No, it's to your question, right? We got off to a nice strong start, but it's the first quarter. right? So again, we like to see that continue, that seasonal uptick. We've got some strength right now in recycled commodity prices, but we're 1/4 of the way through. So to your observation, we've gotten us to a really good start to the year, which would suggest there's some modest upside, but we've got to sit there and see it play through the remainder of the year. But we're very pleased with our results in the first quarter.
Yes. Very fair. And then just a quick housekeeping item. The release and your comments mentioned $41 million spend on acquisitions in the period. The line item in the cash flow statement, obviously, well north of that, and I assume that delta is primarily related to the sustainability investments, maybe some renewable energy projects. Can you maybe just help us with that bridge and how to think about full year spending, even excluding the M&A that you hope to do in the balance of the year?
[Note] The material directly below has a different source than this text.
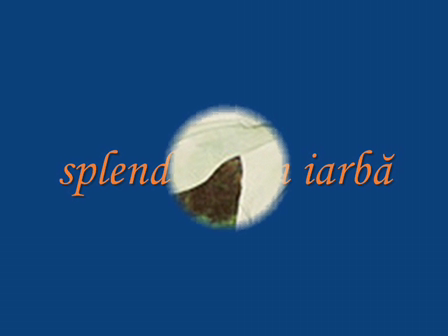 splendoare in iarba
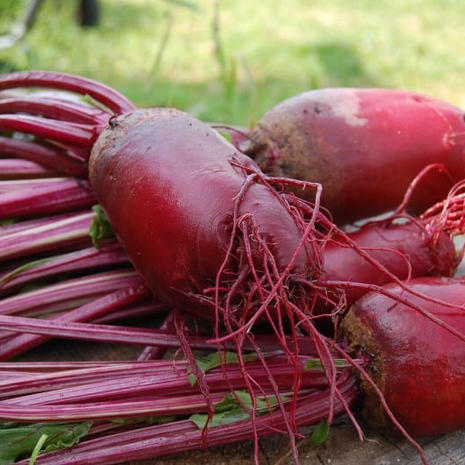 Early Red Beets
Yes. Most of that is the investments that we're making in those JVs. So we would expect between what we're doing on the landfill gas to energy as well as the investments in Blue Polymers to be about $230 million of investments in those JVs in '24. .
Okay, $230 million. And so it sounds like you spend a good chunk of that and already just doing some quick math here. So that tapers off as we move to the back half?
Yes.
The next question comes from David Manthey with Baird.
Could you provide us with some details on the timing, size and type of acquisition that you did in Environmental Solutions. It looks like volume growth was about 3.2% this quarter. And Wondering how much of that was the acquisition.
Well, the acquisition that we completed was in the fourth quarter of '23. So most of what you're seeing there on the Environmental Solutions side, is the rollover impact of a company that we bought out on the West Coast. And we talked about that in our fourth quarter release. But when you think about the total rollover impact right now of acquisitions, which closed in '23, together with the deals that closed in the first quarter, it's about 220 basis points of rollover impact to revenue in '24.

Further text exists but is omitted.